Я смеюсь, потому что он не совсем ошибается. Зак приходил вчера вечером укрепить мое убеждение, что свиданий у него сейчас намного меньше, чем говорится. Он красивый, обаятельный и говорит о себе девяносто процентов времени. Он использовал остальные десять процентов, чтобы сказать мне, сколько он может получить от моих калейдоскопических сердец. К тому времени, как Виктор добрался, я была готова заснуть, но я осталась, потому что он был так взволнован. По дороге в дом наших родителей у него спустило колесо, и Оливер забрал его, потому что он уже использовал свое запасное. Это привело к тому, что смущенный Оливер стоял в столовой, переводя недоумевающий взгляд с Зака на меня. Я не была уверена: ревновал он или его просто поразило то, как много говорил Зак. Во всяком случае, он ушел довольно рано, и как только он ушел, я пошла наверх.

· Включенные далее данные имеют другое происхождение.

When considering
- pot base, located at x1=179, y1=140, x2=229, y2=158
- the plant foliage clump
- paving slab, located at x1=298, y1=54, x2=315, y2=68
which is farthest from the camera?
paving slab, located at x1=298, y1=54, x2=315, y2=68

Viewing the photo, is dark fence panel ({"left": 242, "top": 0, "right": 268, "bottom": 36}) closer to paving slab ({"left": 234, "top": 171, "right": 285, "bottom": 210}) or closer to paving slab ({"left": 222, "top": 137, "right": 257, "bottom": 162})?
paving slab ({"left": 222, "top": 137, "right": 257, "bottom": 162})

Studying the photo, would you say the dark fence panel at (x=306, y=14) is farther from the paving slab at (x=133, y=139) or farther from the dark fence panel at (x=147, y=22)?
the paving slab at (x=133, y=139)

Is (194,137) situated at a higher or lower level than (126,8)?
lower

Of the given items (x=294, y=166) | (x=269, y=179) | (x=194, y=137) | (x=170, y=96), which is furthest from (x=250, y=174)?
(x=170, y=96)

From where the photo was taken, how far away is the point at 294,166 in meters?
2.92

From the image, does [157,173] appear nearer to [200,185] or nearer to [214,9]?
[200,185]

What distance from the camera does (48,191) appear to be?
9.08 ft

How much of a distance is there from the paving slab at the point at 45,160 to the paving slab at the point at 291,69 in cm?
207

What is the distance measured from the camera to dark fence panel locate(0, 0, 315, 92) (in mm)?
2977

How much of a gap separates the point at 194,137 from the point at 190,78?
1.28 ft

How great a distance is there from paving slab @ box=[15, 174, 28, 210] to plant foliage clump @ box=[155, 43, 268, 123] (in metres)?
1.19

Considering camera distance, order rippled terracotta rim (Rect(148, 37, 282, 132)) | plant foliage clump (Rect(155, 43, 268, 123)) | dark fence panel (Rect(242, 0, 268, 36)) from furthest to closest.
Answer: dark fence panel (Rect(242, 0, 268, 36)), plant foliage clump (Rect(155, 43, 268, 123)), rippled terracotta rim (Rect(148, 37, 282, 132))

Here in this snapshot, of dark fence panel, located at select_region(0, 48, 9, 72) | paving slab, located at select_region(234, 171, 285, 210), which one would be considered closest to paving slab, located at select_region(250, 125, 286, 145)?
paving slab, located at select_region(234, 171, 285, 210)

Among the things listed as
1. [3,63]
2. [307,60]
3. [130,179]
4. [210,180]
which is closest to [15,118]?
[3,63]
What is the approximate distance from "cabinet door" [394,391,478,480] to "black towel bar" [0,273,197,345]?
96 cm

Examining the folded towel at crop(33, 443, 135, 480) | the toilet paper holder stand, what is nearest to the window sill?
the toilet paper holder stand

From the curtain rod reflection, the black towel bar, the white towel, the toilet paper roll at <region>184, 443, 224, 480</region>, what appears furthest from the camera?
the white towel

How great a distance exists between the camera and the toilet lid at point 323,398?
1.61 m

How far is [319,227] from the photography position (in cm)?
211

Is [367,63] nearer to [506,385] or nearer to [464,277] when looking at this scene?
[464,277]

— Все, что он делал, это говорил о себе, — говорю я, качая головой.
— Как настоящий художник, — говорит Виктор и улыбается, когда я хлопаю его по плечу. — Тебе повезло со свиданием, да?
— Ты встречался с ним больше, чем я. Я пошла спать, — говорю я, поднимая брови.
— Все равно. Ты с ним не встречаешься. Он бабник и мошенник, и я уверен, что он замешан в каком-то странном дерьме.
— Ты говоришь так обо всех. «Я почти уверен, что он вовлечен в какое-то странное дерьмо», — я имитирую его, закатывая глаза.
Он пожимает плечами.
— Обычно я прав.
— Ты хуже, чем папа. Ты никогда не одобришь того, с кем я встречаюсь.
— Это неправда, — говорит он, нахмурив брови. Он смотрит на закрывающуюся за мной дверь и, прежде чем я обернусь, смотрит мне в глаза. — Пока он хороший парень, а не игрок, участвующий в странном дерьме, я одобряю.
— Одобряешь что? — спрашивает Оливер, голос которого заставляет меня дрожать. Я встаю и направляюсь на кухню, оглядываясь назад и приветствуя его улыбкой.
— Вик говорит мне: с кем я могу и не могу встречаться. Не волнуйся, пока тебя нет в списке претендентов.
Вик громко смеется и бормочет что-то о том, что «еще не день». В то время как Оливер просто смотрит на меня, как будто он не может поверить, что я только что сказала это. Вместо этого я переключаю свое внимание на кладовку и сортирую хлопья. Я не знаю, из-за чего я так злюсь, но кажется, что каждый раз, когда мое сердце откликается на Оливера, все внутри меня сходит с ума. Я и так уже схожу с ума. Мое и без того сомнительное суждение исчезает. И, наконец, собственническая фишка, о которой я никогда не подозревала, – на поверхности. Единственное, что я помню, это то, что Бобби упомянул «ночь Грейс» и этого достаточно, чтобы я захотела бросить что-то в человека, который даже не мой.